Getting It Done Quick and Cheap

What do you do when your boss says, “That is just too long!” or “We can’t afford that!”?

There are things that can be done to improve your lot in life.   Barry Boehm (Boehm, 1981) devotes a chapter to the key approaches.

One very valuable approach is “Plagiarize!”.  Well, no, not in the sense we crack down on at the University .  A company owns the documents and software it has produced previously.  Software reuse is the art of finding code, ideas, designs, etc. that you already have somewhere that can be put to new use in the current project.  This takes planning and management on the part of the organization as a whole to be really effective, but even within your own group you can get big payoffs by looking for them.

I once was tasked with designing a report generator that sorted data, extracted information from a wide variety of existing flat file structure, joined the data together, produced formatted output that could mix tables with automatically laid out paragraphs, set margins, calculate sub-totals, produce cross-tabulated reports, etc., etc.  The only problem was, the development group could only afford one programmer for a month for the first release, and a few more staff months for the remainder of the project.  What could I do?

My resulting design called several Unix utilities “under the cover” to do much of the work: sort, join, awk, nroff, etc.  These were already available with the operating system itself.  The total effort was about what was allowed for, and the report generator actually exceeded expectations dramatically.  The approach had some performance penalties, but not enough to prevent later users from building it into real-time applications.  The total time required to write the initial draft of the requirements and design?  Eight hours (in the middle of the night).

According to Yourdon (Yourdon, 1993, p. 35), the best organizations have 60-70% of their software coming from reuse, while the average is 20-30%.  That can make a dramatic difference in productivity.

Another key approach is the Principle of Top Talent

“Use better and fewer people.” (Boehm, 1981, p. 668)

Many human resources people hate this principle.  They will fight to place upper limits on the amount you can pay anyone to do a job, whether for salary or on contract.  That is “cost control” by their way of thinking.  The unfortunate side effect is to prevent you from hiring the best people, who are often the most expensive.

This happens because it is easier to measure the cost of the people than their quality, and HR people have to deal with people manufacturing reasons to pay their staff better.

Studies show that the difference in productivity of the best people far outweighs the extra cost per person.

I worked for one organization long ago that had just given up on its old way of doing things, which were based on what I call the Principle of Bottom Talent.

“Use the cheapest programmers you can find.”

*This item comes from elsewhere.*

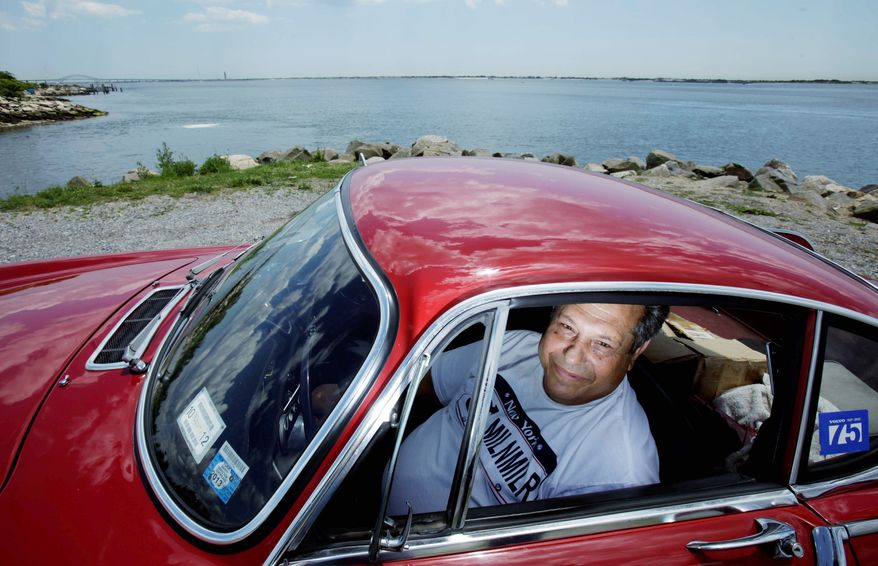 """Irv Gordon, from Long Island, N.Y., is only about 34,000 miles short of hitting the 3,000,000-mile mark behind the wheel of his Volvo P1800S. """"It's just a car I enjoy driving,"""" he explained. (Associated Press)"""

The director of programming in one office had been an ambulance driver in his previous job.  Six months of college was considered a lot of education.  People programmed in Pascal on the companies products by being given a Pascal book the day the decision was made to change over from Basic.

The results were awful.  Code was buggy and undocumented.  Each of the 40 customers had their own version of the software.  When a bug was fixed in one version, no one knew if it even existed in the others, so the company waited to see if the other customers would report it.  Thus, a bug that existed in the common parts of the code would be fixed 40 times.  Did they save money doing it this way?  No.  An outstanding programmer would have only had to fix it once, and would not have demanded 40 times the pay.

One co-worker used to “brag” that the company’s software had gotten more vice-presidents of customers fired for buying it than any other product on the market.

Using cheap people is good if they are great.  Using expensive people is bad if they are bad anyway.  Good people who are expensive are usually worth the money.  Bad people who are cheap aren’t.

References

Boehm, B. (1981). Software Engineering Economics, Englewood Cliffs, NJ: Prentice-Hall.

Yourdon, E. (1993). Decline & Fall of the American Programmer, Englewood Cliffs, NJ: Yourdon Press.